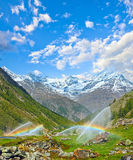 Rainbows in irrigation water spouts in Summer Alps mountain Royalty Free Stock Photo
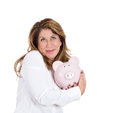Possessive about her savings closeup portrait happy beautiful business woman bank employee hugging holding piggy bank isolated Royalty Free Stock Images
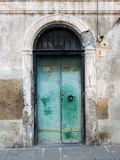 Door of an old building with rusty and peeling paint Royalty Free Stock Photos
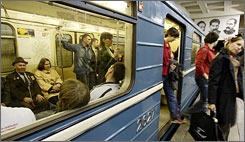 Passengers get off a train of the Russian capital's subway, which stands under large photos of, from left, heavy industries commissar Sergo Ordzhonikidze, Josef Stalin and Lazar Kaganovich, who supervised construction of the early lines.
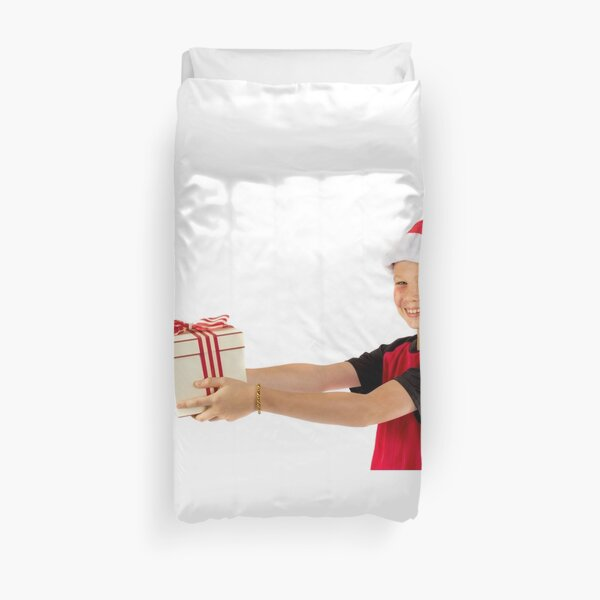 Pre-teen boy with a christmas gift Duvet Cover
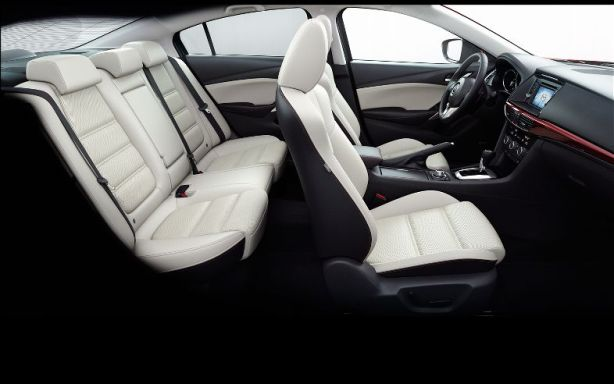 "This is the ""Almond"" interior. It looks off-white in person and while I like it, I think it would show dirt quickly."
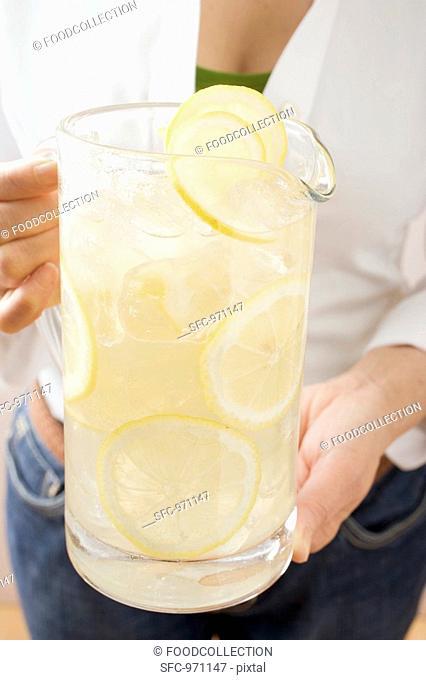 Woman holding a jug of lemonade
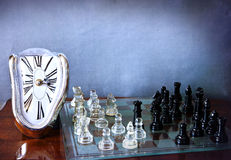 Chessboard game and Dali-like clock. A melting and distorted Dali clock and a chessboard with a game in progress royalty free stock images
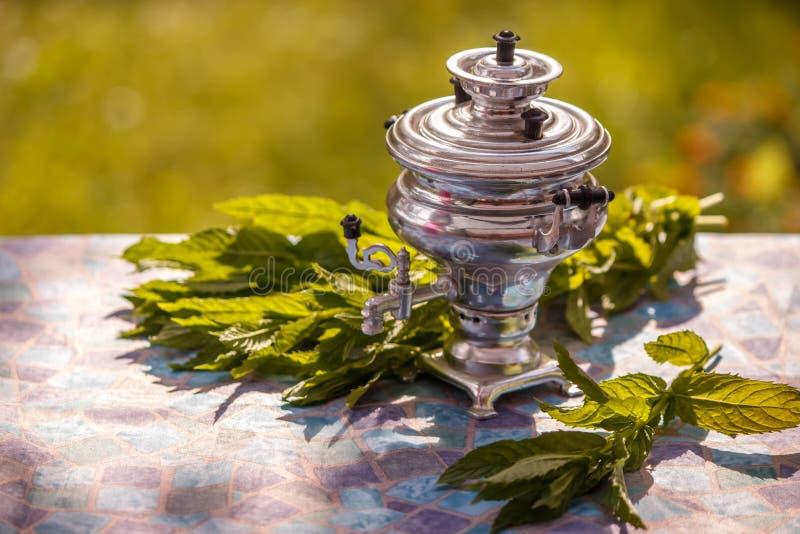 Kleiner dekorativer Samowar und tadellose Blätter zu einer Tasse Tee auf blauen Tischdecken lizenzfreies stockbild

...

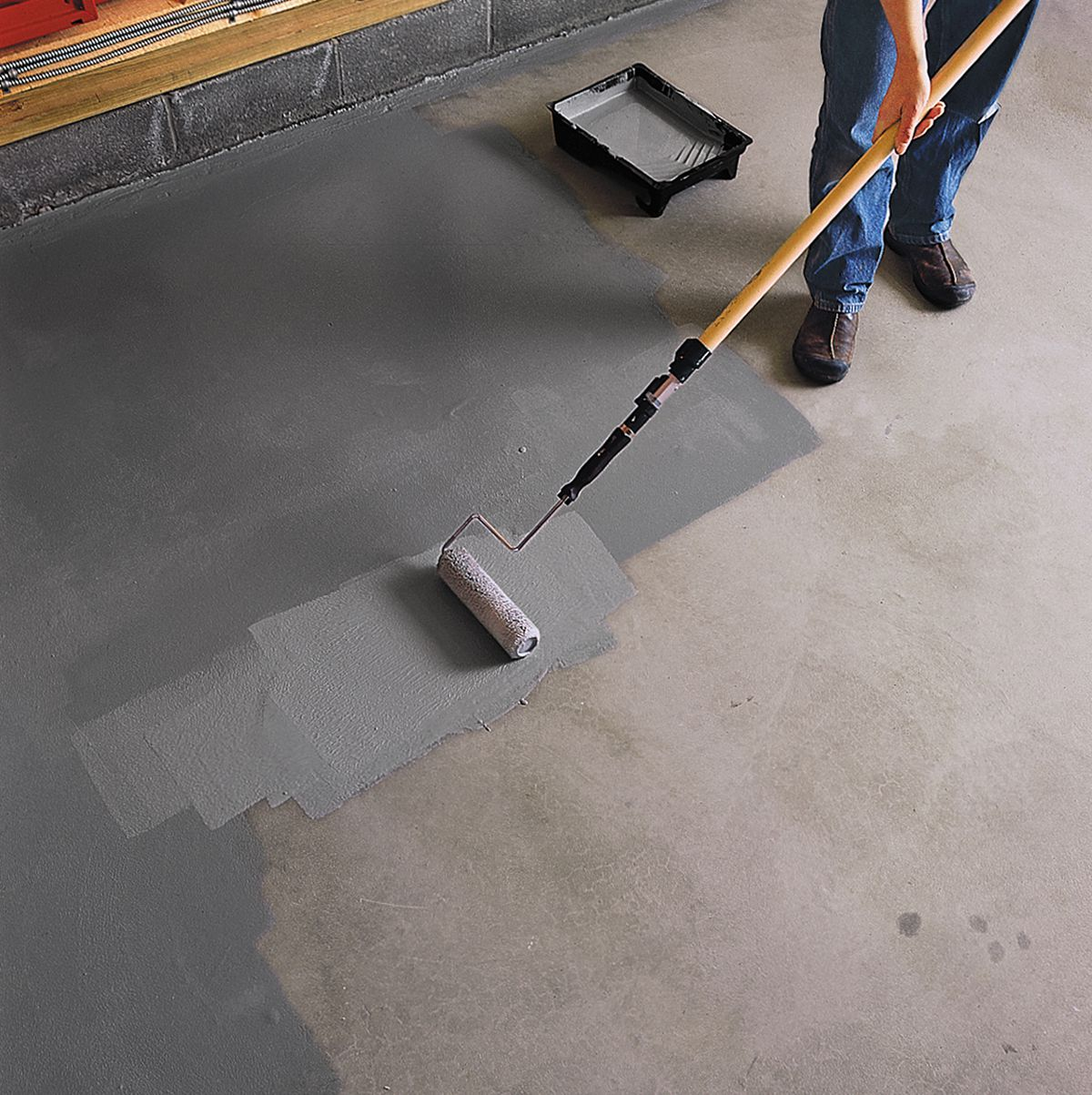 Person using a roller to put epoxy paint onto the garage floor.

* Task to carry out: Precisely those lines above that run from the line with "Door of an old" up to and including the line with "Woman holding a jug of lemonade" are to be set down, with the pictures omitted.

* Solution:
 Door of an old building with rusty and peeling paint Royalty Free Stock Photos
 Passengers get off a train of the Russian capital's subway, which stands under large photos of, from left, heavy industries commissar Sergo Ordzhonikidze, Josef Stalin and Lazar Kaganovich, who supervised construction of the early lines.
 Pre-teen boy with a christmas gift Duvet Cover
 "This is the ""Almond"" interior. It looks off-white in person and while I like it, I think it would show dirt quickly."
 Woman holding a jug of lemonade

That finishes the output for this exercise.